### CONSEGNA 1
Secondo il testo sui parchi giochi, a che cosa è dovuta la fine dell'interesse verso i parchi giochi pubblici?
### CONSEGNA 2
Prosegui il testo sui parchi giochi a partire dall'ultima frase riportata.

### TESTO PROPOSTO

= = = =

Il fermento di idee intorno al gioco e ai suoi spazi sembra arrestarsi sul finire degli anni Settanta e si assiste a una banale standardizzazione. Che cosa succede in questo periodo?
“Credo che la fine dell’interesse verso i parchi giochi pubblici sia dovuta a un cambiamento della società; un consumismo sempre più marcato ha reso maggiormente attrattivo il consumo di beni a scapito dell’esperienza. In questo nuovo contesto i parchi giochi hanno cessato di essere ‘interessanti’. Una tesi che mi sembra avvalorata dal fatto che in Paesi satelliti dell’URSS, come la Germania Est, il gioco nello spazio pubblico organizzato da cittadini sia rimasto presente in modo più importante che a Ovest fino al crollo del 1989”.

Siamo così arrivati al periodo contemporaneo, come considera la situazione oggi?

= = = =

### MATERIALE DI STUDIO
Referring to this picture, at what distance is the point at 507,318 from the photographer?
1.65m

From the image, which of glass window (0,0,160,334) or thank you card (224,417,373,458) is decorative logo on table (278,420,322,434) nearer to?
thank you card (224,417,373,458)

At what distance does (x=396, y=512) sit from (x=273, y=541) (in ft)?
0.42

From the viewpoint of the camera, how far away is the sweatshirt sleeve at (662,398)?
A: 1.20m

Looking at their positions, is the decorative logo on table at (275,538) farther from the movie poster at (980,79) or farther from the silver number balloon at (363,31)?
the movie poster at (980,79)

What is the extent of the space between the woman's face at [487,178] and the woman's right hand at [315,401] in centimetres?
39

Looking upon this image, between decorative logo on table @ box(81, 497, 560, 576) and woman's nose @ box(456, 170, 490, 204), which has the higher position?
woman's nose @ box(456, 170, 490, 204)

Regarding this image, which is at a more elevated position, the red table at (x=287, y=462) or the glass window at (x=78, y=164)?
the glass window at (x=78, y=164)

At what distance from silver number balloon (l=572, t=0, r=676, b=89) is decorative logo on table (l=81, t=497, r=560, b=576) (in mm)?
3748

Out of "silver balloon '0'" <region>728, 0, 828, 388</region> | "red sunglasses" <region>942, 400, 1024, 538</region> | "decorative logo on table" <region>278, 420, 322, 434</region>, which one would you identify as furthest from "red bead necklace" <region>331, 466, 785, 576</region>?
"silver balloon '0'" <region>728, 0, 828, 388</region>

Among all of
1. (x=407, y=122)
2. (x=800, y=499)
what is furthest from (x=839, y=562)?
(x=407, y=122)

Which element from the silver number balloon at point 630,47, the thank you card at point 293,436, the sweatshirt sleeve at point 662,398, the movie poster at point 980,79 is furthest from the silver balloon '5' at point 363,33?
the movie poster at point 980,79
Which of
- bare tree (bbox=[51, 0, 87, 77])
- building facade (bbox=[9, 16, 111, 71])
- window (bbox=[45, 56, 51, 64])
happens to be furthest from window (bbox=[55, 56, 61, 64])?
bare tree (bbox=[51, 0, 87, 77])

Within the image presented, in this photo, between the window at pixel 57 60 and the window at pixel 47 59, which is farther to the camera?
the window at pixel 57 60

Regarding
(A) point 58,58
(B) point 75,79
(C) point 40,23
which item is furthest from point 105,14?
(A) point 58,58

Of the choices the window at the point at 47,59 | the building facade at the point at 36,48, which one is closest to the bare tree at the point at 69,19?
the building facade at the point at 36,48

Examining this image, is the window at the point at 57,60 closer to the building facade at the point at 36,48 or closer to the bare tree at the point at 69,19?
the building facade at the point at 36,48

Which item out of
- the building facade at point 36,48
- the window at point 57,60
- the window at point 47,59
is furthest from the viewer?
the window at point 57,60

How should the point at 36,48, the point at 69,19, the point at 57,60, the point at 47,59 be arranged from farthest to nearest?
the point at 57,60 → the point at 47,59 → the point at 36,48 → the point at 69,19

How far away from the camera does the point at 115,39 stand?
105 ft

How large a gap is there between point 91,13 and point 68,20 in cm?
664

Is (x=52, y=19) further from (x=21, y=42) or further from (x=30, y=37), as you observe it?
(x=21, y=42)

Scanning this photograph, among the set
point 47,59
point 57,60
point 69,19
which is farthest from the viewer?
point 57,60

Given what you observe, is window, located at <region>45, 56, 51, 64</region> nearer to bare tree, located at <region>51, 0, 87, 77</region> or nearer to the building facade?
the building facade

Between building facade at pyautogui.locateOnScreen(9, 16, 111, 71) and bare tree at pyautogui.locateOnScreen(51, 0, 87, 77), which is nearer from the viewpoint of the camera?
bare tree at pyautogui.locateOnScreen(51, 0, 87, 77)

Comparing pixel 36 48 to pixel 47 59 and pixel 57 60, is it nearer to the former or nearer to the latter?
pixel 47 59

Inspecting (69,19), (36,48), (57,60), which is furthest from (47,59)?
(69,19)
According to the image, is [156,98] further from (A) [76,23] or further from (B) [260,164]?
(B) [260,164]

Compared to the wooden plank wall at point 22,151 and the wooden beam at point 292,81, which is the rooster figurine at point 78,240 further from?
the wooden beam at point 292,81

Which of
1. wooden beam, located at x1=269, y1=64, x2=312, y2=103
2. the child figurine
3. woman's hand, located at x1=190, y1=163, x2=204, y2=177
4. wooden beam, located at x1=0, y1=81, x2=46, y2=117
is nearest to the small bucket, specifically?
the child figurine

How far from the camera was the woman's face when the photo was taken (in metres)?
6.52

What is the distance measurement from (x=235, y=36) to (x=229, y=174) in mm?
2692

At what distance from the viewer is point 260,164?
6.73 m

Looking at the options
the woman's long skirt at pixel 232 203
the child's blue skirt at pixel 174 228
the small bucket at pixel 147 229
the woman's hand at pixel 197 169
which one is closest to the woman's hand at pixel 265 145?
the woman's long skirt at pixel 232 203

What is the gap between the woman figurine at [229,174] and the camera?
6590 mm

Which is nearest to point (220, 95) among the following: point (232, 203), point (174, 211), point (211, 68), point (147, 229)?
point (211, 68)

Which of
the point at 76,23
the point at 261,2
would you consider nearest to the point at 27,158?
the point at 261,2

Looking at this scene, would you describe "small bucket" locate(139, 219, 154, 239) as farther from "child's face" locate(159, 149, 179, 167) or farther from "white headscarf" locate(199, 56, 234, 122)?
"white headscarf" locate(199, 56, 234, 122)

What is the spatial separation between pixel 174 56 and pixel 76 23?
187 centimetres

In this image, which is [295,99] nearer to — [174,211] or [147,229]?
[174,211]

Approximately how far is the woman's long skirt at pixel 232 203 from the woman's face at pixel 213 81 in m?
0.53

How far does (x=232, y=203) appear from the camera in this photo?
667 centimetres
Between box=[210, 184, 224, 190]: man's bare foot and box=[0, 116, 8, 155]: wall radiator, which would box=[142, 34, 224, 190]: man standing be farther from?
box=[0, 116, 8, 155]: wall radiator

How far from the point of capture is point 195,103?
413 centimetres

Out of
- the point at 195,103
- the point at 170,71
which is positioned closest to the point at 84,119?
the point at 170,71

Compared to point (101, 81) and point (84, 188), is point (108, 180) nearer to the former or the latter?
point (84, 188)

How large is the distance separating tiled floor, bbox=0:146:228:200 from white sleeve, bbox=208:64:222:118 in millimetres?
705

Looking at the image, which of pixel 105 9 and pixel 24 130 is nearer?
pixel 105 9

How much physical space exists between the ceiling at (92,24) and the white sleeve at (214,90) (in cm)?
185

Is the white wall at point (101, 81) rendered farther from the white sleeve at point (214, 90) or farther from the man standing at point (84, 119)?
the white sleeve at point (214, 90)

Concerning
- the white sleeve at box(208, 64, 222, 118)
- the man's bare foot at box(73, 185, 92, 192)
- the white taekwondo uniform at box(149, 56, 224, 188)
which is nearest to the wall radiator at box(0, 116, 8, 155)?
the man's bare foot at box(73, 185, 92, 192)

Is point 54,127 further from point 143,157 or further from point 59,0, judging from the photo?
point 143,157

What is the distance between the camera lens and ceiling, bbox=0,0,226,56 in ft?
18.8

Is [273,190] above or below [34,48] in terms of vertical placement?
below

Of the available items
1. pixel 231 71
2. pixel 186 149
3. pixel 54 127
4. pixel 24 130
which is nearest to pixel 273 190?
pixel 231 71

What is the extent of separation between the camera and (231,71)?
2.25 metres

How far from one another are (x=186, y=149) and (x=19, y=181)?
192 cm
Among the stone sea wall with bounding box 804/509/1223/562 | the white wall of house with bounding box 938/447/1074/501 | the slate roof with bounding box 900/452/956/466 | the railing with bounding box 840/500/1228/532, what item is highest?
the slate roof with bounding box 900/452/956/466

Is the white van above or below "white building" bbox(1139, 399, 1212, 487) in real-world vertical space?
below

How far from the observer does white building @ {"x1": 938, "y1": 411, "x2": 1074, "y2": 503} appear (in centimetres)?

= = = =

### RISPOSTA SCRITTA 1
A un cambiamento della società: un consumismo sempre più marcato ha reso più attrattivo il consumo di beni a scapito dell'esperienza.

### RISPOSTA SCRITTA 2
“La presenza di parchi giochi senza un’idea è innegabile, ma sempre più studiosi sembrano riconoscere l’importanza del gioco, non come strumento di apprendimento ma in quanto attività fine a se stessa e questo si riflette anche nel design e nell’architettura. Si stanno sviluppando progetti interessanti che stimolano un gioco libero e creativo come il progetto realizzato ad Arogno dagli studenti di architettura di Mendrisio. Ci sono poi altri progetti che mirano a ‘decongestionare i parchi giochi’ , a fare in modo che il gioco si estenda al di fuori di essi, per esempio chiudendo temporaneamente delle strade e riservandole al gioco. Credo che occuparsi di spazi di gioco oggi sia molto importante. Viviamo in città sempre più congestionate ed è essenziale che il gioco trovi il suo spazio al loro interno, un’importanza sottolineata anche dalle difficoltà riscontrate da chi ha dovuto privarsi di questi spazi durante la pandemia che stiamo vivendo”.

Area di gioco in via Torricelli (Lugano)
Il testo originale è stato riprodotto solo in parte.